» **How to complete this task**
Return exactly the lines of the entries, from the one with "Kenya, site OMC36." to the last.
##### Records provided
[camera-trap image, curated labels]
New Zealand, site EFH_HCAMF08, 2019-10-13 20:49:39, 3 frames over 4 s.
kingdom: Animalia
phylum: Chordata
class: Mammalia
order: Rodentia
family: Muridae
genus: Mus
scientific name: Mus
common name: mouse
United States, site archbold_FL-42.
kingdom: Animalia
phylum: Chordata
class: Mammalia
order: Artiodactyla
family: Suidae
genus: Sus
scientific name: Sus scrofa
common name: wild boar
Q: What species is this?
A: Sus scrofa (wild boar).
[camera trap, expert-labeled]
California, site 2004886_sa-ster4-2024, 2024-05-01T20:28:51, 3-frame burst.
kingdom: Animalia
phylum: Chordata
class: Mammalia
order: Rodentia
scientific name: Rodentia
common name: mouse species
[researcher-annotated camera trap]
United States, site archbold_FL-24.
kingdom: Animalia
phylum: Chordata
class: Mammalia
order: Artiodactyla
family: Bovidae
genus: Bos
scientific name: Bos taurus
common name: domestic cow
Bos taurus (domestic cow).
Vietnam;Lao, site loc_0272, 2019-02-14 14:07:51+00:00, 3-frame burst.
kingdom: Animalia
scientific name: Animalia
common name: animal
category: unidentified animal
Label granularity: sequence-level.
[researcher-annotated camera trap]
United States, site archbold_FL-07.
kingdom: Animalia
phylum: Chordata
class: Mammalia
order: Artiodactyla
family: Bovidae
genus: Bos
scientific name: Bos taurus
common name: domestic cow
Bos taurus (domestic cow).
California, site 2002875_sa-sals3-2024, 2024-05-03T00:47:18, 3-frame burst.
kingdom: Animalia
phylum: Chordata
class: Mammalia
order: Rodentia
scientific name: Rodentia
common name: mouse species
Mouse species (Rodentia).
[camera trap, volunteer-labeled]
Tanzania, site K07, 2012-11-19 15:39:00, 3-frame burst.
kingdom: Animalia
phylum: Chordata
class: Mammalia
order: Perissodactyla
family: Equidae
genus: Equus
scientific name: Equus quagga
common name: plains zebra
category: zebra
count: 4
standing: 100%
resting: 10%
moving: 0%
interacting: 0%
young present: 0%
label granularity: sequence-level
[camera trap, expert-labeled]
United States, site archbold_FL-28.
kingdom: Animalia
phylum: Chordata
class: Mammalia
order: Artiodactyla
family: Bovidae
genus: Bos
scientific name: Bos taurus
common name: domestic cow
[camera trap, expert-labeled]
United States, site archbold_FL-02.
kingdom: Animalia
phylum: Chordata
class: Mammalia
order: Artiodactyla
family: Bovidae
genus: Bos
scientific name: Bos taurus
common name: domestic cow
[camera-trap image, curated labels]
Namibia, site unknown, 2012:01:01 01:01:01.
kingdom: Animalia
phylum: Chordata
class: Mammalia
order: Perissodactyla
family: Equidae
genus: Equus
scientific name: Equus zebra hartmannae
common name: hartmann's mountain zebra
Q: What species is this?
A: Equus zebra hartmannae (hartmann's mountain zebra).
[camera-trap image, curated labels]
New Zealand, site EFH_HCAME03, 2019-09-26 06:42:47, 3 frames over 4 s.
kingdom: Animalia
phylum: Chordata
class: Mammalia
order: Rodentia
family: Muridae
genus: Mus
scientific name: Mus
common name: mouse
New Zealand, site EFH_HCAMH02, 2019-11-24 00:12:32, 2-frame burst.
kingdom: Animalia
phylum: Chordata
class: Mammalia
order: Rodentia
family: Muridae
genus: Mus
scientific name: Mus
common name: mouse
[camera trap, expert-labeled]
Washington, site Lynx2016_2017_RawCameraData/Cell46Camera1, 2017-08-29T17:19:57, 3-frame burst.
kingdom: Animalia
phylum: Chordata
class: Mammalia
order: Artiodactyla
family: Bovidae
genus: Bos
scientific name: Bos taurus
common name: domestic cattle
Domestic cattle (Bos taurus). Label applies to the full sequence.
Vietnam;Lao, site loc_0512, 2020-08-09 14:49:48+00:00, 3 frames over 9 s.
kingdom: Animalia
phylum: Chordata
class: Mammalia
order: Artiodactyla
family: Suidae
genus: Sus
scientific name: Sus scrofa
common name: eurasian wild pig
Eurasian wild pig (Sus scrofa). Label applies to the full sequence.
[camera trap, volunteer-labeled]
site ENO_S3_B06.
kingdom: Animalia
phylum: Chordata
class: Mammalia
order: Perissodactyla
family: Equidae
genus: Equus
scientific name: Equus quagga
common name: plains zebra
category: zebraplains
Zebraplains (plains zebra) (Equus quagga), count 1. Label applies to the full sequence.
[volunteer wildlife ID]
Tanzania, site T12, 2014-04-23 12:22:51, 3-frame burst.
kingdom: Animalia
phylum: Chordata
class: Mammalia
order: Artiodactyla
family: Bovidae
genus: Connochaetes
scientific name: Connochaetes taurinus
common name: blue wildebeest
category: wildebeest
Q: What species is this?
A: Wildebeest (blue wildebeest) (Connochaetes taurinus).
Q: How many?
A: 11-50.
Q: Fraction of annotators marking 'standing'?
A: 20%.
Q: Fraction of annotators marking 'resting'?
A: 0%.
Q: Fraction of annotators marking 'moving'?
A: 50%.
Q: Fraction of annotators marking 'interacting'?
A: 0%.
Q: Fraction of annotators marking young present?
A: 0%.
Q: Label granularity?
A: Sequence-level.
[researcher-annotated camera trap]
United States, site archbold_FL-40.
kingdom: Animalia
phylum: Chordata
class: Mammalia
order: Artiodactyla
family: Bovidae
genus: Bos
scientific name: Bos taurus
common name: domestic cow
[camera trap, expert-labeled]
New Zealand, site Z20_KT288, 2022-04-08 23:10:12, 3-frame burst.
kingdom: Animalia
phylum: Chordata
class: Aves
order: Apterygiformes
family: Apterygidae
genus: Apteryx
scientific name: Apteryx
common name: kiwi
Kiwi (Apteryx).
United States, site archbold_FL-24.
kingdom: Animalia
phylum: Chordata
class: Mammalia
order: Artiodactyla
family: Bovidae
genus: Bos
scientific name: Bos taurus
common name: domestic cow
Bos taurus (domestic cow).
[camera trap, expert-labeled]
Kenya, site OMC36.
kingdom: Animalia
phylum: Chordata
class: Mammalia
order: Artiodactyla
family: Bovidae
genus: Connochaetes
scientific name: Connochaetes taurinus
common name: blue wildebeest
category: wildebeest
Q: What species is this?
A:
##########
» **Your solution**
Kenya, site OMC36.
kingdom: Animalia
phylum: Chordata
class: Mammalia
order: Artiodactyla
family: Bovidae
genus: Connochaetes
scientific name: Connochaetes taurinus
common name: blue wildebeest
category: wildebeest
Q: What species is this?
A:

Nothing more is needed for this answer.